▶ What is expected
In the eBay feedback guide below, what insured mail service is named as an example for sellers to use?

How To Get & Retain 100% Positive Feedback Or Maybe Not

Views 24 Likes Comments Comment
Like if this guide is helpful
How To Get & Retain 100% Positive Feedback - Or Maybe Not!
A guide to getting and retaining a perfect feedback score on eBay. We do not recommend all, or even most, of these suggestions, but they are worth thinking about.
We have split this guide into five main sections, 1 Buyers, 2 Sellers, 3 General, 4 Recommendations, 5 Our Practice.

As a Buyer
As a buyer, pay quickly.
As a buyer, do remember to state your eBay ID and item number. You would be astounded at how many cheques arrive with no clue what the payment is for. Some buyers expect sellers to  be psychic mind-readers, or perhaps think they are the sellers only customer.
Only buy, don't sell. As a buyer, you can take your time, and check out your seller, choosing somebody good, who does not give nasty feedback. As a seller, it is harder to select your buyers. Any lunatic can bid on your items, then change their mind, or give you a negative because you don't take PayPal when they had assumed you did, or criticise the size of a diamond clearly stated as 0.01 carats measuring 1.3 mms.
Get multiple accounts, and get each one to sell a low priced item to you. This is against eBay's stated policy, but it does seem to turn a blind eye. On forums, there are many people who openly state that they have more than one account.
Get family and friends to do the same. This is also against eBay's policy, although they do want you to get friends to join!
Buy lots of super-cheap items, perhaps £0.01 each, from other members aiming to raise their own feedback levels. This may include crooks and scammers, but do you care?
As a buyer, wait until the seller has given you positive feedback before giving him negative, that way he can't do much about it. It's easier for buyers to do this, as many sellers give feedback as soon as they receive payment, and this is before they have posted, or they buyer has received the goods.
Chase sellers up to remind them to give you positive feedback.

As a Seller
If you sell, only post within your own country. This way you don't have to know worldwide postage and insurance rates and rules. You will also avoid many Nigerian, Chinese, and Indonesian fraudsters trying to pay with stolen credit cards etc. You will also avoid many language barriers and interpretation problems.
If you sell, only post by insured mail such as Royal Mail Special Delivery. Don't give your buyer a choice of uninsured, otherwise if the item gets lost, even if you have proof of posting, he may give you an unjust negative, making it your fault not his.

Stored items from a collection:

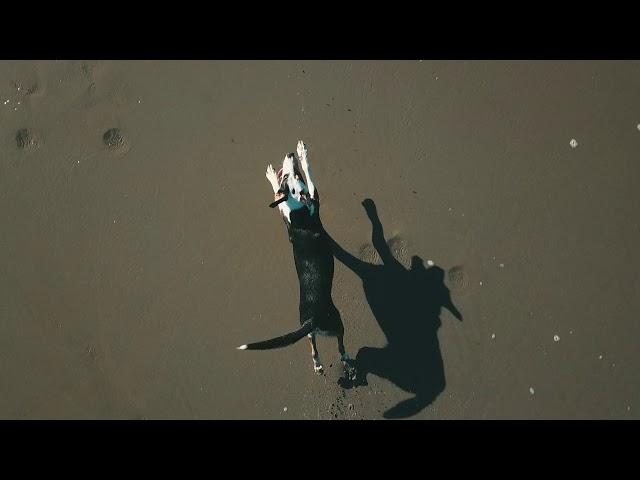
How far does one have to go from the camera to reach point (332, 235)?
5242 mm

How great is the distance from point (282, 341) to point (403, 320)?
1.25m

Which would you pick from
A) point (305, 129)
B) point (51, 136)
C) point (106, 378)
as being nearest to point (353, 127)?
point (305, 129)

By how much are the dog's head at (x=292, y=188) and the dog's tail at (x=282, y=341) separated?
0.95 metres

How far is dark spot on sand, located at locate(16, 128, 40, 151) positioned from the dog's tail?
2694 mm

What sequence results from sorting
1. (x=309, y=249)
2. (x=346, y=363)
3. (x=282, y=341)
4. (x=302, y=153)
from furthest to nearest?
(x=346, y=363) → (x=302, y=153) → (x=309, y=249) → (x=282, y=341)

▶ Answer for the task
Royal Mail Special Delivery.